**The data:**
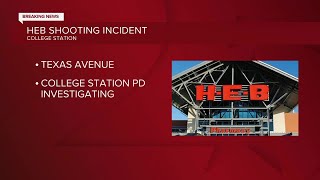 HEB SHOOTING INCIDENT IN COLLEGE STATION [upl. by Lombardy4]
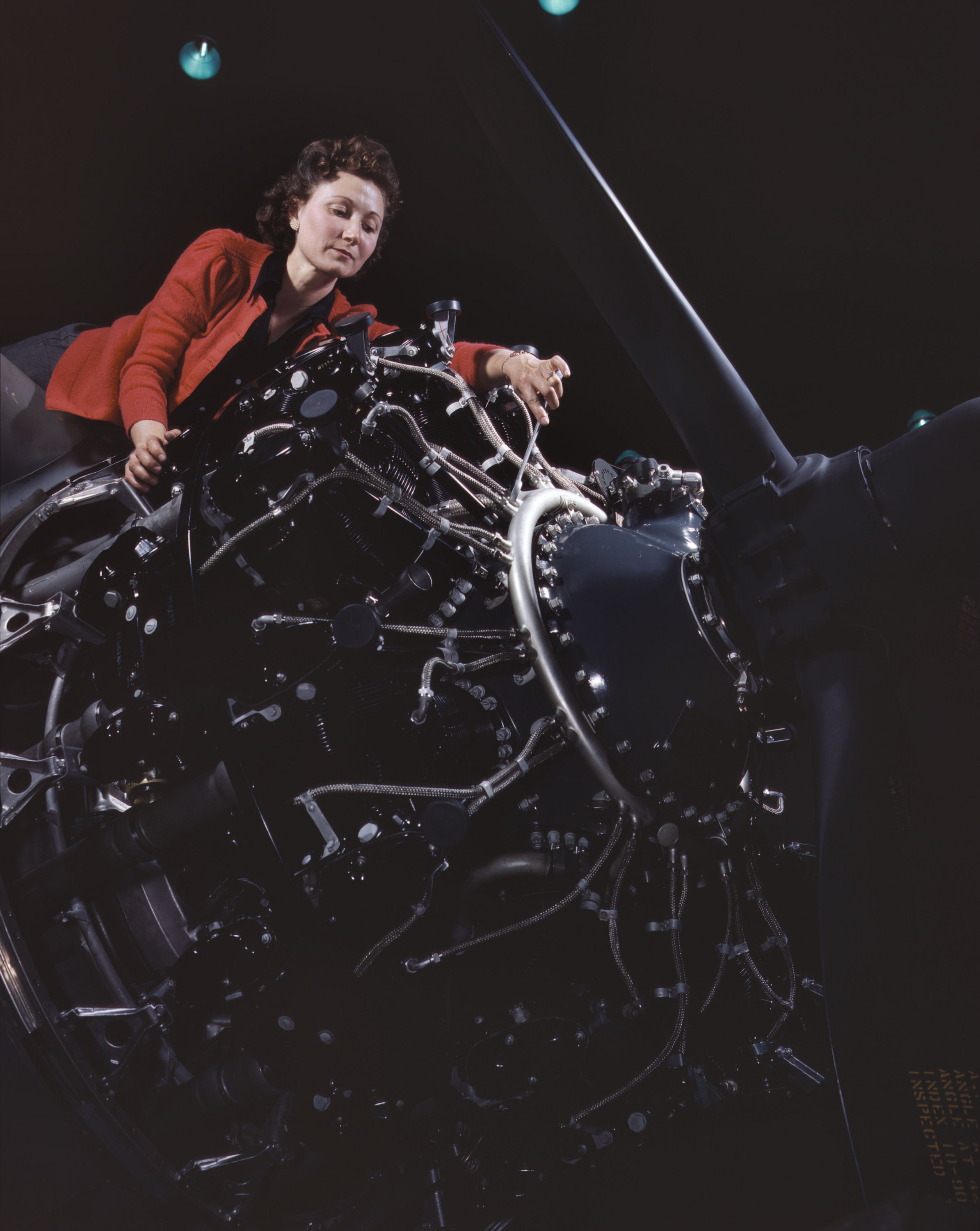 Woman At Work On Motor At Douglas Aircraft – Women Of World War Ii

* * *

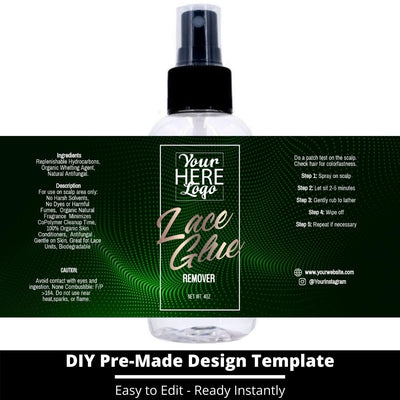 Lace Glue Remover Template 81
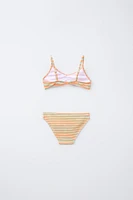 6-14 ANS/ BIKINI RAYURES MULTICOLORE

--

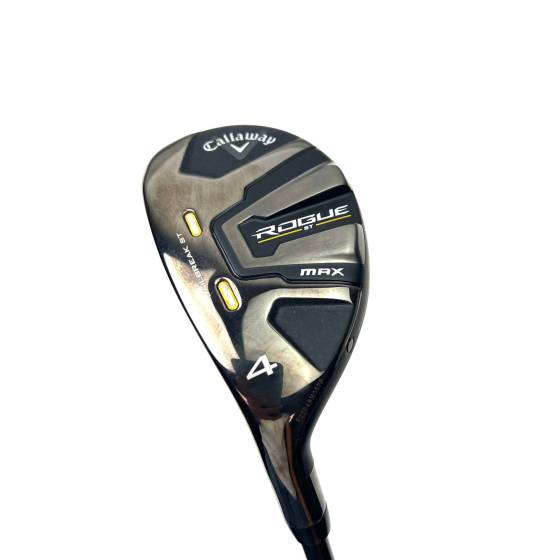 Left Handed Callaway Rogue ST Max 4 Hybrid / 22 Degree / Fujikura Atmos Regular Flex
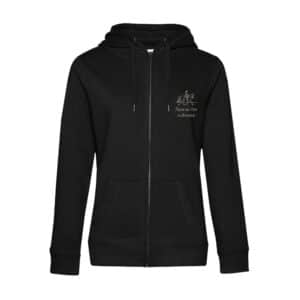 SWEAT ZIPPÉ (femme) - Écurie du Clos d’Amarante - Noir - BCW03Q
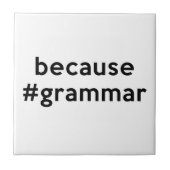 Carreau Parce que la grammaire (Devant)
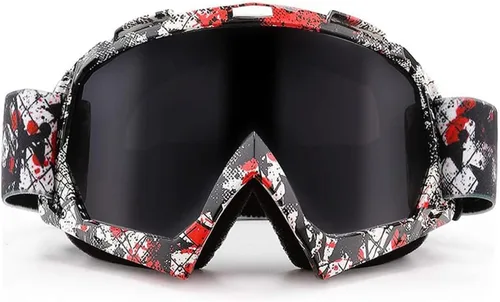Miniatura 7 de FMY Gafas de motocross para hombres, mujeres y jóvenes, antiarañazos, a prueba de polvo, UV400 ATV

**Directions for this task:** In the entries above, which lines run from the one with "Carreau Parce que la grammaire (Devant)" up to and including the one with "Miniatura 7 de"? Write them out exactly, without the pictures.

**Exercise result:**
 Carreau Parce que la grammaire (Devant)
Miniatura 7 de FMY Gafas de motocross para hombres, mujeres y jóvenes, antiarañazos, a prueba de polvo, UV400 ATV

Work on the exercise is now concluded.